Wednesday, March 31, 2010

Slow days

it isn't all bad, of course. take yesterday morning: sun flooding the kitchen and mo gone to work, leaving me to my quinoa and david gray -- an actual CD played through speakers, not an earbud track: an unformed day brought to you by my new theme song, "life in slow-motion."
while I was watching, you did a slow dissolve...
life in slow motion, somehow it don't seem real
i do seem to be moving so slowly i might dissolve. it's hard to get used to. no one has ever accused me of being a dawdler. one of my graduate students refers to me as "a woman of instant execution." i am fatally attracted to a clean inbox; i honor fordist efficiency; and i always believe there is room to accomplish one more thing before the minute/hour/day/week is up. to take 15 minutes to unload the dishwasher, because every dish is a separate, left-handed trip, is deranging. the 90 minute shower is a new and alien experience. how it can take a person over 20 minutes to dress in the morning i can't fathom, but it does, every day.

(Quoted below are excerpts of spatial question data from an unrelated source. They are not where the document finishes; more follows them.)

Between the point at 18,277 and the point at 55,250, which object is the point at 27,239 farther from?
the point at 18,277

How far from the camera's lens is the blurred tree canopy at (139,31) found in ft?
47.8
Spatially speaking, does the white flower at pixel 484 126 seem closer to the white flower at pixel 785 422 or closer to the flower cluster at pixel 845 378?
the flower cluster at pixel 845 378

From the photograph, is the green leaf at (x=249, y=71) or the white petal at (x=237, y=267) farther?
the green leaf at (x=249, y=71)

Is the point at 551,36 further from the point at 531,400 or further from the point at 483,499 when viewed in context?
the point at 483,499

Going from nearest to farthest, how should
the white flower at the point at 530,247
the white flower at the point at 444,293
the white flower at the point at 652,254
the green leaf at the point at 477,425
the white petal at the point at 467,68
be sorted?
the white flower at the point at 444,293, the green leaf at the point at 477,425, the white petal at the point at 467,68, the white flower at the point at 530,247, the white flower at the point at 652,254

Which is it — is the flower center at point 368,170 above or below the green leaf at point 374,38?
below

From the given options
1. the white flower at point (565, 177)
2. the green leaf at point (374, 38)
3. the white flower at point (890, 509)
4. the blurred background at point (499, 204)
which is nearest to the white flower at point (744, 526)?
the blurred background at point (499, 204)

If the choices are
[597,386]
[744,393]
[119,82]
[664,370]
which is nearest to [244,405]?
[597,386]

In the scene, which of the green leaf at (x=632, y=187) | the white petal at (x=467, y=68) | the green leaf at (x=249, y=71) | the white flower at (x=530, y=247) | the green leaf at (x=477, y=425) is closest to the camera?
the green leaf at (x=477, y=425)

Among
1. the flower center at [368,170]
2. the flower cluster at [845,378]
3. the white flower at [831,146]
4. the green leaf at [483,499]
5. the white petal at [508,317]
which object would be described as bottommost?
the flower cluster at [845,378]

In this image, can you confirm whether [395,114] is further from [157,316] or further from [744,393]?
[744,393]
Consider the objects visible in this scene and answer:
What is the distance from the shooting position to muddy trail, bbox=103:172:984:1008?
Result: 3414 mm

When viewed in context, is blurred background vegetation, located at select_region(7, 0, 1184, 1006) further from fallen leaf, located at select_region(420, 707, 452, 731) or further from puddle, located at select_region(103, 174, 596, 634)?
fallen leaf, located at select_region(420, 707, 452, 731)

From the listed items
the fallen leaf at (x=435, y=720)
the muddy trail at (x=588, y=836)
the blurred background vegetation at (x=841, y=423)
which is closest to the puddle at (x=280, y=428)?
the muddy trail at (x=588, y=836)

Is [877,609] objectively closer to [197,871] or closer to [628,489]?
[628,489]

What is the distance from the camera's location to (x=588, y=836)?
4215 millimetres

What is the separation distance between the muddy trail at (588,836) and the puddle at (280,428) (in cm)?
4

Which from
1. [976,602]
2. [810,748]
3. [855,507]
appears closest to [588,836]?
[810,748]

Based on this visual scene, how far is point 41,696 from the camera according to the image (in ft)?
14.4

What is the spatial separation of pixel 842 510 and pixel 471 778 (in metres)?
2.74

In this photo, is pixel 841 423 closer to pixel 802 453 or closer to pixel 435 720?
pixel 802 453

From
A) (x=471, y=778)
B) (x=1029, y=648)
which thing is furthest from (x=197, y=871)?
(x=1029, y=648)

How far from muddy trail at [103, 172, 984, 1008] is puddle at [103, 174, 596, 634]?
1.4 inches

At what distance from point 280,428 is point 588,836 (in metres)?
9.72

for these reasons, i don't find my days long. even when I do nothing, they are full. but it's more than that. i am on good terms with solitude. watching sunshine move across hardwood floors, reading books, thinking, blogging, walking to the neighborhood flower shop -- all of these things make me deeply happy, particularly when they unfold at a junkie's easy pace, on a smooth percocet plane.

one of the unexpected pleasures of convalescing has been music. i walk a lot -- can't drive -- and when I do, i listen to a broad range of music. normally, my tunes are running-trail functional: the scissor sisters, lady gaga, new pornographers, and a Much Music dance album from the 90s keep me working out. when I walk, I listen to fanfarlo, vintage joni mitchell, the new gorillaz album, iTunes impulse buys like chile fuerza, new yorker darling esperanza spalding, eric clapton unplugged. stars, always. the shins, of montréal, conor oberst (all his projects), the mixed tape andrea made me with the BeeGees and fine young cannibals.

i see things when i walk, too.

i have seen odd little houses in my neighborhood:









and houses with cheerful trim:










and artworks' yellow and black display.












i have seen late afternoon sun turn industrial space soft and beautiful:







and i have seen the spring come in this year. it takes place so imperceptibly you can't believe anything is happening, yet winter has dissolved, and the world is different.